A new eyewear startup, L’appel, is trying to change the sunglasses biz and the monopolistic way it operates. And, like many trying to disrupt fill-in-the-blank market, the brand launched a Kickstarter last week, which serves as a forum for its elevator pitch — and, of course, to raise funds to make its dream of (relatively) egalitarian sunnies a reality. Warby Parker pioneered this direct-to-consumer eyewear concept back in 2010, and has been very successful doing so, though L'appel's focus is, at the moment, solely on sunglasses. Is there room for another specs gamechanger?
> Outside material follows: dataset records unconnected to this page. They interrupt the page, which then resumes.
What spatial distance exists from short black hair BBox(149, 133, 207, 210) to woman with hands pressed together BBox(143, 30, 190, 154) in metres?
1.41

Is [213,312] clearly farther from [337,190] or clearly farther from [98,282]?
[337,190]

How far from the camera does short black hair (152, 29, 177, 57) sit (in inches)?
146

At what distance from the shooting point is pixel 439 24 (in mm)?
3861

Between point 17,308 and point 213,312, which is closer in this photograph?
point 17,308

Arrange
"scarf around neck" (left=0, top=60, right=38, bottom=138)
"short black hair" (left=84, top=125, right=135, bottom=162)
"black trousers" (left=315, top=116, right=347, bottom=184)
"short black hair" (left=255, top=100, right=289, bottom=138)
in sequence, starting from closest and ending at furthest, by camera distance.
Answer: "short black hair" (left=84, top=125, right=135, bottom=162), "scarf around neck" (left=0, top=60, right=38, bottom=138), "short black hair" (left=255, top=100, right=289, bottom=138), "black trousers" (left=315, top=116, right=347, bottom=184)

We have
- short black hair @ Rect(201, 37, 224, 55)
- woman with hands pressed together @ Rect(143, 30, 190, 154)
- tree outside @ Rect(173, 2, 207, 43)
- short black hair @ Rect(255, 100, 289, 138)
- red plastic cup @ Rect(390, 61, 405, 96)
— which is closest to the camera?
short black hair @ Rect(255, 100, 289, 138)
L'appel was started as a school project by four students at ArtCenter College of Design in Pasadena, CA. They all worked together at the same company post-grad, and they worked on L’appel (which means “the call” in French) on the side. “What started innocently developed into obsession, as we became increasingly aware of how corrupt the eyewear industry truly is,” Kidong Kwon, L’appel’s product designer, told Refinery29 of the brand’s start. “It was simply impossible to find top quality, durable, comfortable, and stylish sunglasses that we knew weren't ridiculously marked up.”
Most designer brands are made by the same industry dominating manufacturers, and pairs rarely dip below the $200 mark — and often climb far north of that, reaching well into the $400s. By contrast, L’appel sources from an indie manufacturer (they’ve kept mum on its name) that handcrafts each pair; prices range from $129 to $159. They’re not cheap — these aren’t your $5 street fair knockoffs to scratch up in your beach bag. They're also steeper than than Warby Parker's pricetags, which start at $95, though you'll run the risk of wearing the same exact frames as multiple people around you, given the OG glasses disruptor's ubiquity at this point. And you’re obviously not getting (or paying for) the status-symbol clout some may seek from designer shades. But the materials and detailing are thoughtful: titanium hardware (including the nosepads on certain styles, which, for anyone who's been grossed out by discolored, gunk-covered clear rubber pads, is a major upgrade), as well as gorgeously patterned, expensive-looking plant-based acetates, plus three different UV-blocking lens types used in various styles.
“There is no magic formula that we use to make our frames more affordable — our competitors simply choose to unreasonably up-charge customers,” said Andrew Kim, also a product designer at the brand. “Nothing is stopping them from offering you a fairer price, bar the fact that the general public is willing to pay those prices. We're here to change that.” L’appel will sell direct to customers for the foreseeable future — and while that’s a pretty common approach for new brands these days, it’s particularly key in the eyewear space. “Retail is one of the steps that our competitors use to manipulate prices — to put it bluntly, our competitors own the major retailers,” Kwon said. But never say never, as Kim points out: “As long as they don't manipulate our prices, I think we wouldn't be opposed to it.”
As for the crowdfunding aspect, L’appel has already raised nearly 90% of its $50,000 goal in the first week of its monthlong campaign, so it looks like the team's onto something. “We view Kickstarter as a grassroots platform, and L'appel is a grassroots movement; it was a natural marriage,” Kwon said. Rolling out a Kickstarter also, of course, can save a bit of cash in the pursuit of raising it. “Other than our own time, our costs were relatively low because all of our eyewear — including our prototypes — are handcrafted,” Kim explained. “There are no mold costs, and low minimum-order values.” And yet: Each pair is made via a 20-step handcrafting process.
Eventually, L’appel will also offer optical frames (in addition to shades) as well as prescription lenses, if all goes according to plan, creating more jobs in the company’s L.A. home turf in the process, particularly for millenials, Kwong said. So, do you think L’appel can truly shake things up for the eyewear industry?